⟨

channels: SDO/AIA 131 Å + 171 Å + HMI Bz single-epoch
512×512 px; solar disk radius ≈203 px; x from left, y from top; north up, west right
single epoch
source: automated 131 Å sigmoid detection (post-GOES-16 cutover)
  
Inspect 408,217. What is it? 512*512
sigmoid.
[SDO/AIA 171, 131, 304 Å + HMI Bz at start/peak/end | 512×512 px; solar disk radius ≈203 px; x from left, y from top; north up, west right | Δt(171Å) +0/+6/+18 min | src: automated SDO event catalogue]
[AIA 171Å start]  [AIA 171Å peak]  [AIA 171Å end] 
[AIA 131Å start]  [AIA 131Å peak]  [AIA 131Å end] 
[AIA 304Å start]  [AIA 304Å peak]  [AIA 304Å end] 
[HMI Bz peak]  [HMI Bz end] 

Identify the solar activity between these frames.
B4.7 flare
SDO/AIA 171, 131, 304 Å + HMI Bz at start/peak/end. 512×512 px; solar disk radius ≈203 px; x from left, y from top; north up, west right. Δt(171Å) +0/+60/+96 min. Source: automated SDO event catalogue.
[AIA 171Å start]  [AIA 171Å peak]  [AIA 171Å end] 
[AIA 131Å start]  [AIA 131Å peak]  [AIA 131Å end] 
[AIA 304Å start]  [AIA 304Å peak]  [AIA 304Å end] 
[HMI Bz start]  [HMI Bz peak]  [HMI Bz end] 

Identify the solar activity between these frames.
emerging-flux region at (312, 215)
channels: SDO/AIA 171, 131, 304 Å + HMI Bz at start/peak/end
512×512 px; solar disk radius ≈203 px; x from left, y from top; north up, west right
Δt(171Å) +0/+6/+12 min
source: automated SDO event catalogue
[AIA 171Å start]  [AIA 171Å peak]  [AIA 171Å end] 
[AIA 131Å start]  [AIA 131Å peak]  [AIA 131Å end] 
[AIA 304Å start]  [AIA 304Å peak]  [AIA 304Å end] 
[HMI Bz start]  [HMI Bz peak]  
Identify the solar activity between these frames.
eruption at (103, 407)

⟩

◆ **EXERCISE DESCRIPTION**:
With every line kept whole, write out the records again exactly.

◆ **EXERCISE ANSWER**:
channels: SDO/AIA 131 Å + 171 Å + HMI Bz single-epoch
512×512 px; solar disk radius ≈203 px; x from left, y from top; north up, west right
single epoch
source: automated 131 Å sigmoid detection (post-GOES-16 cutover)
  
Inspect 408,217. What is it? 512*512
sigmoid.
[SDO/AIA 171, 131, 304 Å + HMI Bz at start/peak/end | 512×512 px; solar disk radius ≈203 px; x from left, y from top; north up, west right | Δt(171Å) +0/+6/+18 min | src: automated SDO event catalogue]
[AIA 171Å start]  [AIA 171Å peak]  [AIA 171Å end] 
[AIA 131Å start]  [AIA 131Å peak]  [AIA 131Å end] 
[AIA 304Å start]  [AIA 304Å peak]  [AIA 304Å end] 
[HMI Bz peak]  [HMI Bz end] 

Identify the solar activity between these frames.
B4.7 flare
SDO/AIA 171, 131, 304 Å + HMI Bz at start/peak/end. 512×512 px; solar disk radius ≈203 px; x from left, y from top; north up, west right. Δt(171Å) +0/+60/+96 min. Source: automated SDO event catalogue.
[AIA 171Å start]  [AIA 171Å peak]  [AIA 171Å end] 
[AIA 131Å start]  [AIA 131Å peak]  [AIA 131Å end] 
[AIA 304Å start]  [AIA 304Å peak]  [AIA 304Å end] 
[HMI Bz start]  [HMI Bz peak]  [HMI Bz end] 

Identify the solar activity between these frames.
emerging-flux region at (312, 215)
channels: SDO/AIA 171, 131, 304 Å + HMI Bz at start/peak/end
512×512 px; solar disk radius ≈203 px; x from left, y from top; north up, west right
Δt(171Å) +0/+6/+12 min
source: automated SDO event catalogue
[AIA 171Å start]  [AIA 171Å peak]  [AIA 171Å end] 
[AIA 131Å start]  [AIA 131Å peak]  [AIA 131Å end] 
[AIA 304Å start]  [AIA 304Å peak]  [AIA 304Å end] 
[HMI Bz start]  [HMI Bz peak]  
Identify the solar activity between these frames.
eruption at (103, 407)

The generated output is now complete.